## Task statement
Copy the passage from the truncated cuboctahedron description below, starting with "Specifications" and going on through "cubic symmetry group.".

The Design Highlights
• High-Order Symmetry: An intricate lattice composed of 62 faces total: 12 regular octagons, 8 regular hexagons, and 30 squares. * Radiant Silk Finish: Printed in premium Silk Gold filament, the structure possesses a deep metallic luster that catches the light across its 120 vertices, creating a shimmering effect as you move around it.
• Ultimate Shadow Art: Because of its high face count and complex intersections, this model projects the most detailed and rhythmic shadow pattern of the cubic series, transforming any surface into a mathematical mandala.
• Uniform Series Scale: Precision-engineered to a consistent 1.5 inch (39.6mm) edge length, allowing it to tower in "volume" over simpler shapes in your collection while maintaining perfectly matching proportions.
Specifications
• Material: High-quality, eco-friendly Silk PLA.
• Structure: High-resolution 3D-printed wireframe designed for maximum structural clarity.
• Vertex & Edge Count: 120 vertices and 180 edges.
• Display: Features an integrated suspension point for hanging as a kinetic sculpture, though its broad octagonal faces also allow for stable tabletop placement.
The Mathematical Story
The Truncated Cuboctahedron is often called the Great Rhombicuboctahedron. It is a "zonohedron," meaning every face has a center of symmetry. In this model, you can see the culmination of the truncation process: by "cutting" the corners of a cuboctahedron, the squares become octagons, the triangles become hexagons, and new square faces emerge at every vertex. It represents the limit of how complex a solid can become while remaining within the cubic symmetry group.

## Provided material

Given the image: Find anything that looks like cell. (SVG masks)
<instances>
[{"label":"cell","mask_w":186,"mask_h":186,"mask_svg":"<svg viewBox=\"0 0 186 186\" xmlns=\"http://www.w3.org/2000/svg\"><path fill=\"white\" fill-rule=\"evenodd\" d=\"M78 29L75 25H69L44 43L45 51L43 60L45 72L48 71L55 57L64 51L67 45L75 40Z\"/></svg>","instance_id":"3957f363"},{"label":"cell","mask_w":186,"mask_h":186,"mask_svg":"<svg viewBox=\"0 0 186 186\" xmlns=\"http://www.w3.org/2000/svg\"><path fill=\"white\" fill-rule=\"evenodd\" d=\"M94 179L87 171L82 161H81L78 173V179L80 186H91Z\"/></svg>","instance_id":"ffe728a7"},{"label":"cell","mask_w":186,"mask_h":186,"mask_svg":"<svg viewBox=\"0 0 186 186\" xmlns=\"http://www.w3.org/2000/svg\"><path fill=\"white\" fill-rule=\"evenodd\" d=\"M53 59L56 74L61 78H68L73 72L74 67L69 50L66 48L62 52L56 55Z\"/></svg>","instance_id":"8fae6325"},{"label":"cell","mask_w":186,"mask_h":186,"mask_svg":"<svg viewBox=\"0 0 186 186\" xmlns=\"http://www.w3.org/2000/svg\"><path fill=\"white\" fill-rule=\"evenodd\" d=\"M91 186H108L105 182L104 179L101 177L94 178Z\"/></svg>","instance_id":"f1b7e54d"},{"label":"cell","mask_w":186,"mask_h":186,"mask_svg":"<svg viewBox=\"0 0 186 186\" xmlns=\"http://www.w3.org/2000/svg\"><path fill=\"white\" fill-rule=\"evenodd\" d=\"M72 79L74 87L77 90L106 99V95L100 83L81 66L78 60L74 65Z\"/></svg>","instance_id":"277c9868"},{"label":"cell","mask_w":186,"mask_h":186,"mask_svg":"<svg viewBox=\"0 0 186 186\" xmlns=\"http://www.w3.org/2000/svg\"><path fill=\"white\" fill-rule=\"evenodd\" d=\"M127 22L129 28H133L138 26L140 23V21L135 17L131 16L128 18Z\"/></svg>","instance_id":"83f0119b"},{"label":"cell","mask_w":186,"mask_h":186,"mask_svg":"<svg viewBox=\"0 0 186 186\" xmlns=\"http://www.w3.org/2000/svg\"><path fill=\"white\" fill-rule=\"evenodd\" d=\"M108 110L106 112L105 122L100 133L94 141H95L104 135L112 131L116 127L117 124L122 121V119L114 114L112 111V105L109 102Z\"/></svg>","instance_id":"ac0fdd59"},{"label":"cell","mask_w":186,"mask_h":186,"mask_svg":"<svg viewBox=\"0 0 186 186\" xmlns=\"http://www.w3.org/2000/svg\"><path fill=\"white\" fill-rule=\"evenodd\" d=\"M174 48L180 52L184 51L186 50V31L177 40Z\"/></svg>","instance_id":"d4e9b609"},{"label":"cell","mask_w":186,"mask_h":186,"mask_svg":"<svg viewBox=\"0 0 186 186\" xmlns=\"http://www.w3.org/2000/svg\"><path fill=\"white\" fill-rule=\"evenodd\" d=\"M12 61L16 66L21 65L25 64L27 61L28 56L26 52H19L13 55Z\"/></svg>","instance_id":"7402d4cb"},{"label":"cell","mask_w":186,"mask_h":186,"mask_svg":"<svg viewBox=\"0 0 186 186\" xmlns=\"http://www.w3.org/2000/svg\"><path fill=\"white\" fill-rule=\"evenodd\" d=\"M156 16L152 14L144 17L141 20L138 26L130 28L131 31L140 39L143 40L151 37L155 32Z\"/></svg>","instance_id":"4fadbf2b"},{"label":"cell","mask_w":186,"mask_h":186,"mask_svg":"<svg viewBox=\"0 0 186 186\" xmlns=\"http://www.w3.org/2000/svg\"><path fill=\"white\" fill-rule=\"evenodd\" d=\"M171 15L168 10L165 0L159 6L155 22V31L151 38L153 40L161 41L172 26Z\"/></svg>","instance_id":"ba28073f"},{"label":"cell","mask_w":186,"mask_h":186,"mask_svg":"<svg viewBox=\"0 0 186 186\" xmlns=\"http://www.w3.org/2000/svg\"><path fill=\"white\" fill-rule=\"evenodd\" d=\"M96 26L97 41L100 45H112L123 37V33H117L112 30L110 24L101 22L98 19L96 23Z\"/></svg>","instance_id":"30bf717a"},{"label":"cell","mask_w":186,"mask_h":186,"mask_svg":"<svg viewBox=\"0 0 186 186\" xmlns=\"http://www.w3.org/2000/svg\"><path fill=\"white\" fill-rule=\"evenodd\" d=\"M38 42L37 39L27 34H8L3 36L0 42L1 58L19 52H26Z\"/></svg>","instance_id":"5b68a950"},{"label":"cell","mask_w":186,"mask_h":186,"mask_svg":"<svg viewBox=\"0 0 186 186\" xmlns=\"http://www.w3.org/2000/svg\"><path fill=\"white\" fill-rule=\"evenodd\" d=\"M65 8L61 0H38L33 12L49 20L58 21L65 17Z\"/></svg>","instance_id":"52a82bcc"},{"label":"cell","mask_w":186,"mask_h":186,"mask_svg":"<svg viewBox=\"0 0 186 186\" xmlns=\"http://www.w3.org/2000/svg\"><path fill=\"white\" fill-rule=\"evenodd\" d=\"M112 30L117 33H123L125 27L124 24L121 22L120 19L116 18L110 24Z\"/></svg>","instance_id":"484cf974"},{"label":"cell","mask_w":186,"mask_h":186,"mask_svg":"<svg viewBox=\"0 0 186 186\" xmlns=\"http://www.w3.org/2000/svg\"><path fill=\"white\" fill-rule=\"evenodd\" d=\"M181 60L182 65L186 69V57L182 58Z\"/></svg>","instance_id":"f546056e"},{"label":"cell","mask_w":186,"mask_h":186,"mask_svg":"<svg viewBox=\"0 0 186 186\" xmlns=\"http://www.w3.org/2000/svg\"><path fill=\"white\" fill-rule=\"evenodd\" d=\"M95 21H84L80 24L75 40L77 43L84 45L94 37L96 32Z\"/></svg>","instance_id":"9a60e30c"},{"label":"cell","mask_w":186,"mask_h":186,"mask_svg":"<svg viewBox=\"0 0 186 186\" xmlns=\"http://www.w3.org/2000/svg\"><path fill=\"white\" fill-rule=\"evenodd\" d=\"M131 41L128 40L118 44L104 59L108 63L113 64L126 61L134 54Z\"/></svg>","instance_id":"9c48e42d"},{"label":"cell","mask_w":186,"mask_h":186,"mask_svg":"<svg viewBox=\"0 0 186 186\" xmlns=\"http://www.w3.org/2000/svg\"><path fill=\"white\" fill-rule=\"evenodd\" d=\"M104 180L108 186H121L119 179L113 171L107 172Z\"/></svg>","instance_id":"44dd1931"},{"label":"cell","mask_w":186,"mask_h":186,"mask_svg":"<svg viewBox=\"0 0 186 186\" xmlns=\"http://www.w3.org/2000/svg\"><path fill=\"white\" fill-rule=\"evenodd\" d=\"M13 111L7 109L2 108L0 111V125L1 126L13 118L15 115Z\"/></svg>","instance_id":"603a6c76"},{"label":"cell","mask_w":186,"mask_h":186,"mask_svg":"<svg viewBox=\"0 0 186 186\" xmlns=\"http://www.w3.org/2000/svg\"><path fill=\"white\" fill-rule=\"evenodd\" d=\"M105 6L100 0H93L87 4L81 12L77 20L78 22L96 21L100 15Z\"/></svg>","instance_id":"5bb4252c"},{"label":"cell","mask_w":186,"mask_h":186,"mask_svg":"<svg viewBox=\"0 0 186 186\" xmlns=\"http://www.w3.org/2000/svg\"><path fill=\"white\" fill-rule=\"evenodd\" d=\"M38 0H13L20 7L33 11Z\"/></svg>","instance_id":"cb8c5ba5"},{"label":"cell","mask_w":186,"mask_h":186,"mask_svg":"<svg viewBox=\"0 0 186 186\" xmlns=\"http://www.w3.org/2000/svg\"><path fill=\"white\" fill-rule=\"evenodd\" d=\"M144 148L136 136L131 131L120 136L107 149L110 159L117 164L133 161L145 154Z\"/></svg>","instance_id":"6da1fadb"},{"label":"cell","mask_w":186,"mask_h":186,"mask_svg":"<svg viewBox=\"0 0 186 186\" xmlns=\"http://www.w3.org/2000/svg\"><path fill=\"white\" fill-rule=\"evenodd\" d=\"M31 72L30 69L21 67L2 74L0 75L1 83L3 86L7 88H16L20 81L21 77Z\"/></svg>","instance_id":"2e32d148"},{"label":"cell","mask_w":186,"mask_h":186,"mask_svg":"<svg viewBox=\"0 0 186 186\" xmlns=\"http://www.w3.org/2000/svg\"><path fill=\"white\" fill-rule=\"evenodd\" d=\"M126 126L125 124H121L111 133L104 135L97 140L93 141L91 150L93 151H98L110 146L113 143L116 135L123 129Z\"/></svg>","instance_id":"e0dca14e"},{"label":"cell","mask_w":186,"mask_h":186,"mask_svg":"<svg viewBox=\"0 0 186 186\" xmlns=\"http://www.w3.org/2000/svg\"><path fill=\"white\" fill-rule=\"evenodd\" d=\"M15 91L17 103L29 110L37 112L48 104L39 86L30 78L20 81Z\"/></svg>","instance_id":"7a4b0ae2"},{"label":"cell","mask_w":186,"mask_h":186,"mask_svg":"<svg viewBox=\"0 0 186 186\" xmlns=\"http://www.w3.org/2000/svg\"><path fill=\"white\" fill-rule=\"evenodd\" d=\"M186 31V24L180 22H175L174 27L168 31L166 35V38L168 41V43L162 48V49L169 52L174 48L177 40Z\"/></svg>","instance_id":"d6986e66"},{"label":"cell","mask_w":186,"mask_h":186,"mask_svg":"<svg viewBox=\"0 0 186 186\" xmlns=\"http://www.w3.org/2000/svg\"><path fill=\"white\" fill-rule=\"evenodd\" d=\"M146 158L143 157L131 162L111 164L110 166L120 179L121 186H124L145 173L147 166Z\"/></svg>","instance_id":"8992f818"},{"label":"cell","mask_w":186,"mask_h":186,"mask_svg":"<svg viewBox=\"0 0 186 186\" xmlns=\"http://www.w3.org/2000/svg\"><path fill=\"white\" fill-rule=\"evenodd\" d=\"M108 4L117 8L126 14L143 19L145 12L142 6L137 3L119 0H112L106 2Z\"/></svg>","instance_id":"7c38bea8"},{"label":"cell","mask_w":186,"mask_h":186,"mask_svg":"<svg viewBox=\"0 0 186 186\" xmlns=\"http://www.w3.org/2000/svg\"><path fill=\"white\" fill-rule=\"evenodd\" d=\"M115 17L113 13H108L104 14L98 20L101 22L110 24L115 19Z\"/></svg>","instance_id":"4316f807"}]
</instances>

## Output below
Specifications
• Material: High-quality, eco-friendly Silk PLA.
• Structure: High-resolution 3D-printed wireframe designed for maximum structural clarity.
• Vertex & Edge Count: 120 vertices and 180 edges.
• Display: Features an integrated suspension point for hanging as a kinetic sculpture, though its broad octagonal faces also allow for stable tabletop placement.
The Mathematical Story
The Truncated Cuboctahedron is often called the Great Rhombicuboctahedron. It is a "zonohedron," meaning every face has a center of symmetry. In this model, you can see the culmination of the truncation process: by "cutting" the corners of a cuboctahedron, the squares become octagons, the triangles become hexagons, and new square faces emerge at every vertex. It represents the limit of how complex a solid can become while remaining within the cubic symmetry group.